YOLO COUNTY, Calif. (KTXL) — Sunflowers are in full bloom right now, and visitors are flocking to fields to take sunflower selfies.
But uninvited visitors are sometimes a problem for farmers.
So, Yolo County has partnered with some sunflower farmers and groups offering guided tours so people can get up close and personal with the beauties without breaking the law.
The annual sunflower bloom is a golden treasure in the Sacramento region. The flowers open up in June, and by late July, they’re all dried out.
So, now is the perfect time to enjoy the visual treat.
“There’s a whole science behind it that’s just fascinating,” said Terry Selk, executive director of Visit Yolo.
Visit Yolo promotes travel and tourism in the county. Yolo County recognizes what a big draw the sunflower bloom has become.
“It attracts thousands and thousands of interested parties from all over,” Selk said.
Those driving along are likely to see one of the sunflower fields, and it might be hard to resist the urge to pull over and take a sunflower selfie. But farmers ask that people respect the flowers, which represent a large part of their livelihood.
“They appreciate that people want to have that personal exposure, but they couldn’t figure out ways to keep people off their land. They posted no trespassing signs and did all the right things, but trash disposal was a problem,” Selk explained. “People were just disrespecting the whole experience. So we took it upon ourselves to say, one, how can we better support the farmers and what they do? But also, how can be capture some of that visitation that’s coming to our area but then going off somewhere else?”
From there, a creative idea blossomed: offering experiences to sunflower tourists with the blessing of farmers.
At Visityolo.com, people can now find links to sunflower-themed activities including guided tours.
“You guys will have lots of opportunities to take great photos and hang out,” Heather Fortes, with SacTown Bites, said.

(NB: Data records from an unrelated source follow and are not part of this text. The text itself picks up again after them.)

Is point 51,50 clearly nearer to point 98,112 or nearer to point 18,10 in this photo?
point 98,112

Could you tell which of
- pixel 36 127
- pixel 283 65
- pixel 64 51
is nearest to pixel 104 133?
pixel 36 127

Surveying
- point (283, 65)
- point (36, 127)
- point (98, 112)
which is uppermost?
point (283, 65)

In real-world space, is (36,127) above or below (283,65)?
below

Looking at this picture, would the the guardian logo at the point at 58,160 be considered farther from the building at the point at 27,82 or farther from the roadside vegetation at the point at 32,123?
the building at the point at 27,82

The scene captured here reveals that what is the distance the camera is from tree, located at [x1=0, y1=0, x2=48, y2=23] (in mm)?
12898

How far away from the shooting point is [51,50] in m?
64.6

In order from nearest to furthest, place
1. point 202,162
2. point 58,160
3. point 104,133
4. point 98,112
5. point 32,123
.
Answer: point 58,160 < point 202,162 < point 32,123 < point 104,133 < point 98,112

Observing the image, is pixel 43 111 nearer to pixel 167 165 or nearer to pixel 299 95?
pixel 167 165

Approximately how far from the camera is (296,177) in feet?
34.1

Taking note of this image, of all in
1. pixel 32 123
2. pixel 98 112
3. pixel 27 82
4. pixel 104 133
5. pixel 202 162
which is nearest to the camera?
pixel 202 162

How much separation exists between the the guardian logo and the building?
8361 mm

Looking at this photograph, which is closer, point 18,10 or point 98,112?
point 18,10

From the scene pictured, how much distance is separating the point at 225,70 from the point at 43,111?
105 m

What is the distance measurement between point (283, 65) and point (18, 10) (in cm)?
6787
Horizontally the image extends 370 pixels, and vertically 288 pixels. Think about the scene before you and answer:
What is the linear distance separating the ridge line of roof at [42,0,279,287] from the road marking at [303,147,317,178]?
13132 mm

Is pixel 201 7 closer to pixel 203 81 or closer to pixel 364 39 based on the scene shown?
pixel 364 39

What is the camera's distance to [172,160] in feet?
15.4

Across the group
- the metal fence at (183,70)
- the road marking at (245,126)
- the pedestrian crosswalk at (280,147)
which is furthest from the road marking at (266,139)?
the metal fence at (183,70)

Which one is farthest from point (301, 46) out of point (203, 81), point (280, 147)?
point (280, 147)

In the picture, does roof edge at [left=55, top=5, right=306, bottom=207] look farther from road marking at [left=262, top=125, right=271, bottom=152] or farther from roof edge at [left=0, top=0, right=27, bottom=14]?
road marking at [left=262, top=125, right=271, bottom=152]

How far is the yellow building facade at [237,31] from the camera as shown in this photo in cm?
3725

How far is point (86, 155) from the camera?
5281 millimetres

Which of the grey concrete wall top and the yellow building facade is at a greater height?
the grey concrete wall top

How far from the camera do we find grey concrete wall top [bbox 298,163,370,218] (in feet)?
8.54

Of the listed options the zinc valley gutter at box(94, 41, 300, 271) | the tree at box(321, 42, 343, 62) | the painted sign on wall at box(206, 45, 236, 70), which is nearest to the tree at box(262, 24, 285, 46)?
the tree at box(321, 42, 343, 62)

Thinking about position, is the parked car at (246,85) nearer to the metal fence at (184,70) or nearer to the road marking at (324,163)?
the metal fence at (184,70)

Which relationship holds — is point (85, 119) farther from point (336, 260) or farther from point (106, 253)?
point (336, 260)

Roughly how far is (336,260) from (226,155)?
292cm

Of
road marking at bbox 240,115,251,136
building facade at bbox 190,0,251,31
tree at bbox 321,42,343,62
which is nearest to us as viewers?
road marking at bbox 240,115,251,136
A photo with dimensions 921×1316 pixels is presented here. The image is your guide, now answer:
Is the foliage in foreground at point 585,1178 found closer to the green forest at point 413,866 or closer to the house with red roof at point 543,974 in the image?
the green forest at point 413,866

Heather Fortes leads one of those tours through the company SacTown Bites.
“I’m partnered with a private farm, and they give us permission to be out here to see the sunflowers,” Fortes said. “We come out here and we spend about an hour to take photos.”

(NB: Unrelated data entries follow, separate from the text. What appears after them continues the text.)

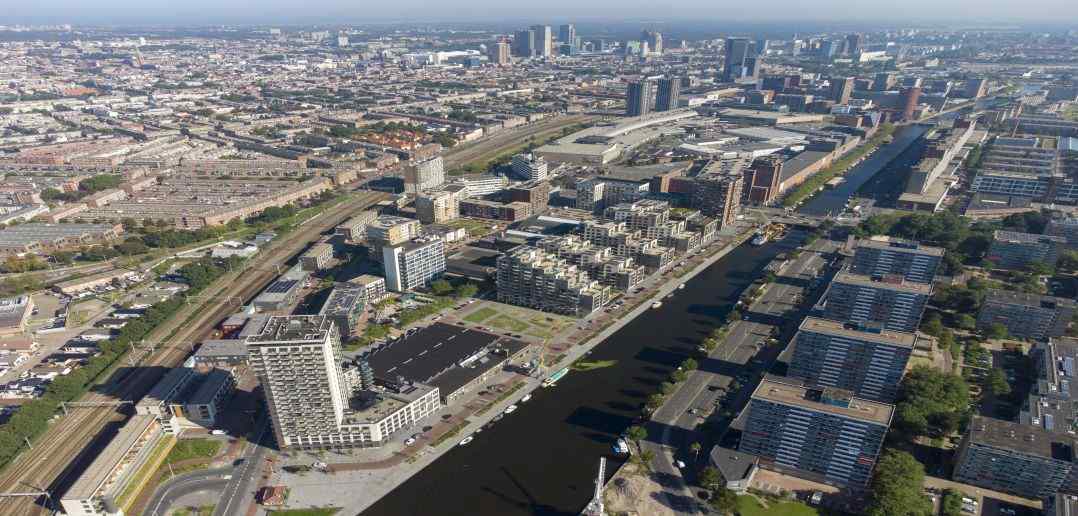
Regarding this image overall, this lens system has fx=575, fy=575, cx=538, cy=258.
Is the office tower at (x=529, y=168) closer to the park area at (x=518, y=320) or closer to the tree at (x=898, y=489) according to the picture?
the park area at (x=518, y=320)

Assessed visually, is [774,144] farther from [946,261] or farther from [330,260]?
[330,260]

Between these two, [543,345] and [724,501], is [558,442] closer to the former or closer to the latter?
[724,501]

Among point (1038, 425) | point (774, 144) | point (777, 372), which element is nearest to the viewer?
point (1038, 425)

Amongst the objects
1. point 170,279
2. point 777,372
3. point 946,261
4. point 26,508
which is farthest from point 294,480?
point 946,261

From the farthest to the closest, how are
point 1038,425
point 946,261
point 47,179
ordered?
point 47,179, point 946,261, point 1038,425

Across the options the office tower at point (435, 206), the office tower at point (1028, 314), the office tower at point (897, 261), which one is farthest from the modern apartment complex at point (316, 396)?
the office tower at point (1028, 314)
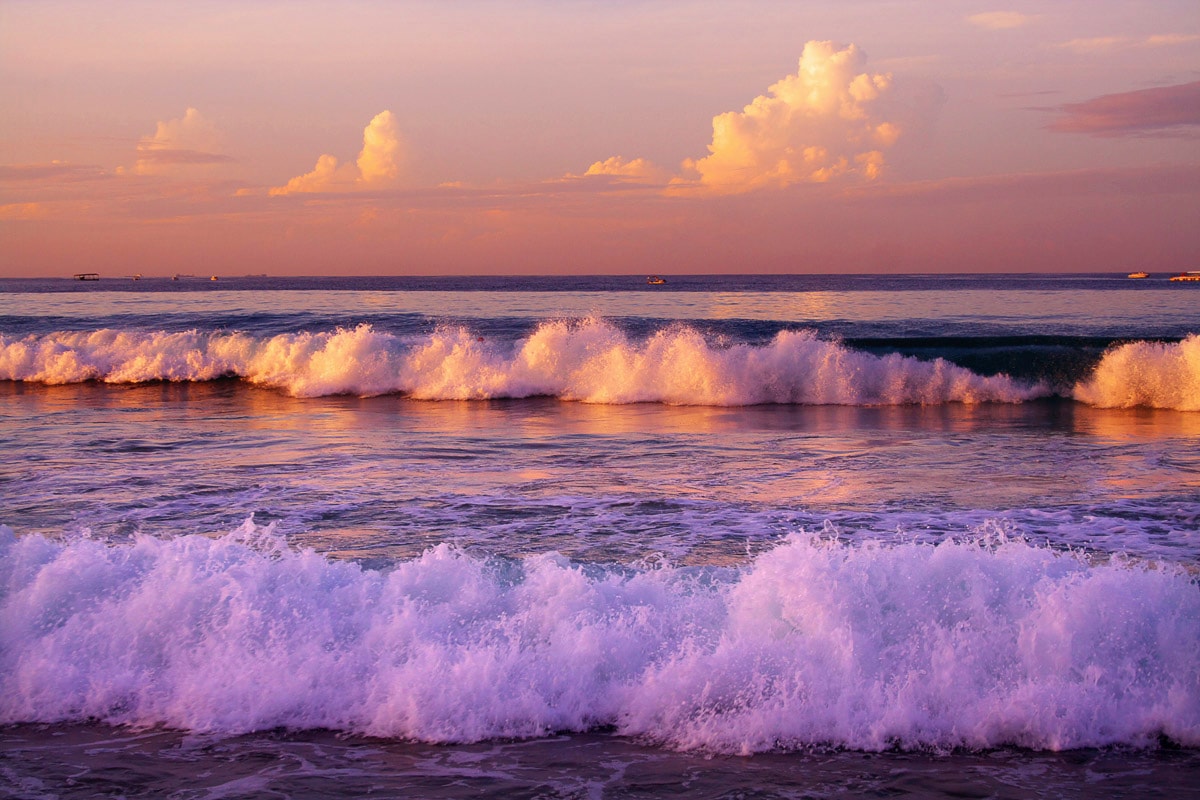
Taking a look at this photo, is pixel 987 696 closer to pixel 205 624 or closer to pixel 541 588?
pixel 541 588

The tour also includes a museum visit, a honey tasting, wine, cheese and brunch. But the sunflowers are the stars of the show
“They do follow the sun when they’re young. So, their heads turn and try and get as much photosynthesis as possible, but once they’re mature, they really just stay facing east,” Fortes said. “And that helps them just get the early-morning pollinators and as much sun as possible.”
“Great day, great weather, and Heather does a great job organizing,” Emily Dutta, tour participant, said.
“I took pictures, and I looked at the bees,” Maya Dutta, Emily’s daughter, said.
“It’s a fantastic way for people outside the area to get that personal experience and leave with something other than just a picture,” Selk said.